→ **PAGE EXCERPT**
Content starts

The petition Calabria created was a call for a wage increase. Since Gracie’s workers are the ones dealing with this issue, it makes sense that they would ask for an incentive to stick around. Calabria said it would significantly “boost morale” in the workplace.
Leong agrees with the petition, but emphasized the true issue.
“The lack of labor is the real issue ... I’m still only one person — even with more money, we need more hands,” he said.
The workers have also been putting in extra effort outside of work to try and recruit people. They’ve made many Gracie’s specific hiring posters and hung them in the tunnels. They’ve also turned popular songs such as “Allstar,” the “Mii Song” and “We Will Rock You” into Gracie’s-themed messages. They’ve changed the lyrics of the song to let people know they’re hiring and to try and entice them with the benefits of being a Gracie’s employee.
There have been talks of a strike if the issue is not resolved in a timely manner. The students believe this is a fair request, considering it’s Week Eight of the semester and the problem has not yet been rectified. However, the students seem to be a little more at ease now that they’ve spoken with SG and upper management. They’ve assured the students that they’re doing all they can as quick as they can.
“After talking with Dining services, they care about it as much as we do. They spent two million dollars on renovations,” Leong explained. “They’re sad this isn’t working. ... The conditions don’t warrant a strike right now. ... We’re all on the same side.”

Content ends

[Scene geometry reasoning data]
Content starts

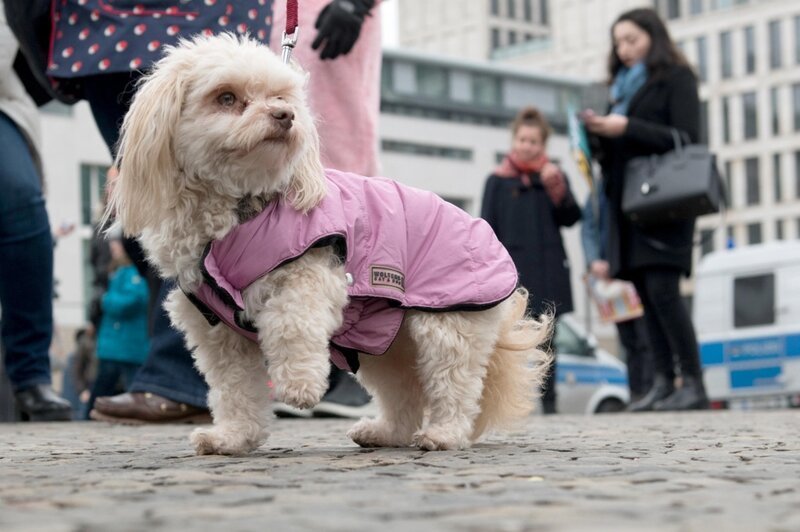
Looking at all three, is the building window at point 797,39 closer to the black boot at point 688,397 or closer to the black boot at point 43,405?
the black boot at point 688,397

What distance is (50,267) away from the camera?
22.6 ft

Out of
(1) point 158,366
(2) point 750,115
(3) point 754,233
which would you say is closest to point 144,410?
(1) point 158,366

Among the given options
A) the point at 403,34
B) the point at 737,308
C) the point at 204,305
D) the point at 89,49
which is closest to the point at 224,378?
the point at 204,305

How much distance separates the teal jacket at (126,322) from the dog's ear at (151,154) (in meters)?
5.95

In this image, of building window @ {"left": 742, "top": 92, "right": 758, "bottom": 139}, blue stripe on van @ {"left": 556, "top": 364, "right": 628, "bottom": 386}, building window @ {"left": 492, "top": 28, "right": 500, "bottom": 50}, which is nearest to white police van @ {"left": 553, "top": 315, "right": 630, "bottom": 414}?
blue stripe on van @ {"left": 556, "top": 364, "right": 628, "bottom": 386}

Content ends
Content starts

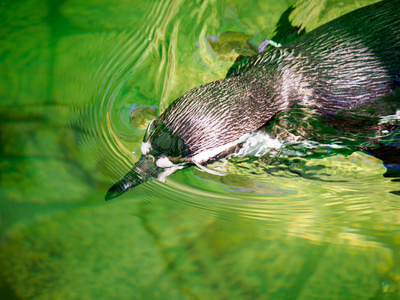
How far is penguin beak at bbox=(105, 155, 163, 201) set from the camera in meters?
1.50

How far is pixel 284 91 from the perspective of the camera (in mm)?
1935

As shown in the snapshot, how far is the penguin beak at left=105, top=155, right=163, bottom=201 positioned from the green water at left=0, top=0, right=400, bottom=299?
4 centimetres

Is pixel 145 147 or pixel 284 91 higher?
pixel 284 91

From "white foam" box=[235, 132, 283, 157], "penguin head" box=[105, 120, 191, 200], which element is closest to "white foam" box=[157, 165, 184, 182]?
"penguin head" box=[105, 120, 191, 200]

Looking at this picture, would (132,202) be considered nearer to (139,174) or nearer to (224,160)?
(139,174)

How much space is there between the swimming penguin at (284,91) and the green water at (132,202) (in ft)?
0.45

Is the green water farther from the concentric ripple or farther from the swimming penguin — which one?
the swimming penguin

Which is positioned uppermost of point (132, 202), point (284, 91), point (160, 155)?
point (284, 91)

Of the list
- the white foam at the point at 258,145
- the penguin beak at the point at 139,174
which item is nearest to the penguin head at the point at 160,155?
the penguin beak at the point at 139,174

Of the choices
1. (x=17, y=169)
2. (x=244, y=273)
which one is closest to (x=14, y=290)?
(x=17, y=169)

Content ends

→ **REQUIRED ACTION A**
Set down, word for word, the part of the Gracie's staffing article that opens with the words containing "The petition Calabria" and closes with "a Gracie’s employee.".
→ **REQUIRED ACTION B**
Recast the paragraph of the Gracie's staffing article beginning "The workers have also been putting in extra effort" as a brief bulleted list that keeps its main facts.

→ **RESPONSE AREA A**
The petition Calabria created was a call for a wage increase. Since Gracie’s workers are the ones dealing with this issue, it makes sense that they would ask for an incentive to stick around. Calabria said it would significantly “boost morale” in the workplace.
Leong agrees with the petition, but emphasized the true issue.
“The lack of labor is the real issue ... I’m still only one person — even with more money, we need more hands,” he said.
The workers have also been putting in extra effort outside of work to try and recruit people. They’ve made many Gracie’s specific hiring posters and hung them in the tunnels. They’ve also turned popular songs such as “Allstar,” the “Mii Song” and “We Will Rock You” into Gracie’s-themed messages. They’ve changed the lyrics of the song to let people know they’re hiring and to try and entice them with the benefits of being a Gracie’s employee.

→ **RESPONSE AREA B**
- Workers have been trying to recruit people outside of work.
- They made many Gracie's-specific hiring posters and hung them in the tunnels.
- They rewrote the lyrics of popular songs such as "Allstar," the "Mii Song" and "We Will Rock You" as Gracie's-themed messages.
- The new lyrics announce that Gracie's is hiring and promote the benefits of being an employee.